A uno dei più grandi raduni mondiali di ricercatori di intelligenza artificiale, Celeste Kidd si è rivolta a migliaia di partecipanti in una stanza grande quasi il doppio di un campo di calcio.

“Non esiste una piattaforma neutrale”, ha detto l’autorevole scienziata e figura di spicco del movimento #metoo ai partecipanti alla conferenza NeurIPS, a Vancouver. “Gli algoritmi che sono dietro ai contenuti online hanno un impatto profondo su ciò in cui crediamo”.

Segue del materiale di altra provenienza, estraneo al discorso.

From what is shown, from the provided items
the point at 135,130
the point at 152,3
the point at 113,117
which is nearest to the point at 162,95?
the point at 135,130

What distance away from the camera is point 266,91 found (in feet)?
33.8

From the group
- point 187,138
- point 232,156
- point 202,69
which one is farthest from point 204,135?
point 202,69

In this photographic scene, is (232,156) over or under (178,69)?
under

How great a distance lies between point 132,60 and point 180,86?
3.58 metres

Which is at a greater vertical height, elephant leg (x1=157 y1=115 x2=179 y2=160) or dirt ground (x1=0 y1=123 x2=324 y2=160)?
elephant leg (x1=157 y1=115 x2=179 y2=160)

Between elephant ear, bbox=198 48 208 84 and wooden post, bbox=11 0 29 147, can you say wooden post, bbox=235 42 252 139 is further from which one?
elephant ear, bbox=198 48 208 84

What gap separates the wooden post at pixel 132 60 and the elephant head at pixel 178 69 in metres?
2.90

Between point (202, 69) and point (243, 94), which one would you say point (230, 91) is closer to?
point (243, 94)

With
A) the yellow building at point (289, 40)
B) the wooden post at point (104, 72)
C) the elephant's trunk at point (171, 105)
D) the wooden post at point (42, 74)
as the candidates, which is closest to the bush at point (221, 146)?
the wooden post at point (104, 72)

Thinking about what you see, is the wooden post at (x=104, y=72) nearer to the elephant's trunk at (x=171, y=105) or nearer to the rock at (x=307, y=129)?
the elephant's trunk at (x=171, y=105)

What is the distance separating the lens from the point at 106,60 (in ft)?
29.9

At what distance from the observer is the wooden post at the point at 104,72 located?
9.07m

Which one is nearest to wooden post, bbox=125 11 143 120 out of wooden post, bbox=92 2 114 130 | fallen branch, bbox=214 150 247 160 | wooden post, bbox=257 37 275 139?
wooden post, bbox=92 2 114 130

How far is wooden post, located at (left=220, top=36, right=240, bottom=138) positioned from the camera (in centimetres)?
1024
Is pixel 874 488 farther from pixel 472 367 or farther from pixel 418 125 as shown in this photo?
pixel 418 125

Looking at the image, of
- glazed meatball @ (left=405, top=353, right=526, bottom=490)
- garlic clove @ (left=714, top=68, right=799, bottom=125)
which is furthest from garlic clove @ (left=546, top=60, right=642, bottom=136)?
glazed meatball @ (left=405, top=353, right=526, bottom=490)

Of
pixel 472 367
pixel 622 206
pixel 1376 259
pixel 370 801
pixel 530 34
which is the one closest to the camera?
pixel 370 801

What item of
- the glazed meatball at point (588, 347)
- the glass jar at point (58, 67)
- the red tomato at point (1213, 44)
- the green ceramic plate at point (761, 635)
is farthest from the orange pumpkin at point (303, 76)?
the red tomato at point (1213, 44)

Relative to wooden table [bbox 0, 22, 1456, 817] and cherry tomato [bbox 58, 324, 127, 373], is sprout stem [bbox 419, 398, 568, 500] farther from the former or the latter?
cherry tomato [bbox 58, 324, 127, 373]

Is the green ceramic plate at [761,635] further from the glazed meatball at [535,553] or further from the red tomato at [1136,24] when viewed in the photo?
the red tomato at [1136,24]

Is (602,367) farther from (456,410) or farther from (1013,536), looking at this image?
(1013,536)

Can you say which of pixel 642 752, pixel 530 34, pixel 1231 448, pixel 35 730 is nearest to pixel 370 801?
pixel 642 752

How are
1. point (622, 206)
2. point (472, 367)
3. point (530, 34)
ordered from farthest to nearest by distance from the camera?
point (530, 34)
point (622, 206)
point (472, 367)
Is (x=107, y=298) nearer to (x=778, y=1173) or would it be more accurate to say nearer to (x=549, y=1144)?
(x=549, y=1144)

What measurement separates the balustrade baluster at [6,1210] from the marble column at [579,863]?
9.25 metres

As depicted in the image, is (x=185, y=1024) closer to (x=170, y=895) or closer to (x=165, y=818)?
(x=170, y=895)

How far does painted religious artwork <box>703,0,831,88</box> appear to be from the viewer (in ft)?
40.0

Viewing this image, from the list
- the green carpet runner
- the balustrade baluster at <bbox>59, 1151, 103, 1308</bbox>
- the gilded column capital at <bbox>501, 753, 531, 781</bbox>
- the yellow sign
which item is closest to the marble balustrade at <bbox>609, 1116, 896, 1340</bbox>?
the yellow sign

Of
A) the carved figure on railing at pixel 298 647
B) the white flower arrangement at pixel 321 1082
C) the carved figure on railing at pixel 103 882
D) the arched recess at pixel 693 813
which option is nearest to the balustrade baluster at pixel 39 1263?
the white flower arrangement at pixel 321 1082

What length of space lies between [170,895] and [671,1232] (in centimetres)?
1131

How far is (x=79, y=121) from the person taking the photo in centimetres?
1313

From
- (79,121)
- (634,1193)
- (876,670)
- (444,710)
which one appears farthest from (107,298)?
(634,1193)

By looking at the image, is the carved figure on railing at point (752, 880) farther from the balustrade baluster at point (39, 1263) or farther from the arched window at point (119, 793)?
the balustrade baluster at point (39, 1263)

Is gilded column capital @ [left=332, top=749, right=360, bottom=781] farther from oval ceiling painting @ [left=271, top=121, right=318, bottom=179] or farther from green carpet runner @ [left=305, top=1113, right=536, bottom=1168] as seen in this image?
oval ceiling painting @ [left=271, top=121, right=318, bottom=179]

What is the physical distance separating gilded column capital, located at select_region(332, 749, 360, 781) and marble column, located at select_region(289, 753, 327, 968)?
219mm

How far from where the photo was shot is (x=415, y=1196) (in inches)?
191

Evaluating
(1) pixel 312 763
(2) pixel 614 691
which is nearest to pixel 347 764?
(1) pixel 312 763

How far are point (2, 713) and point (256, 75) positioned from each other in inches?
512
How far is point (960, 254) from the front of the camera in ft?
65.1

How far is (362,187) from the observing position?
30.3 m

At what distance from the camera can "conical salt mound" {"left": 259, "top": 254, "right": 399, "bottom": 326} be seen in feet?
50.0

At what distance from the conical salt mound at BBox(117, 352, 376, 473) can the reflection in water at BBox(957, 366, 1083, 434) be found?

Kidd, docente di psicologia all’Università della California, a Berkeley, è nota nel suo campo per aver contribuito in modo importante alla nostra comprensione della teoria della mente: come acquisiamo conoscenze e opinioni. Due anni fa, è diventata famosa anche nel resto del mondo, quando “Time” l’ha nominata Persona dell’anno insieme ad altre donne che hanno denunciato abusi e molestie sessuali.

Sul palco, Kidd ha condiviso cinque lezioni dalle sue ricerche e ha dimostrato in che modo le decisioni dell’industria tecnologica potrebbero influenzare le persone a sviluppare false credenze, per esempio negando il cambiamento climatico. Verso la fine del suo discorso, ha anche condiviso la sua esperienza delle molestie sessuali ricevute dopo la laurea e ha affrontato direttamente alcuni dei malintesi che il movimento #metoo aveva suscitato.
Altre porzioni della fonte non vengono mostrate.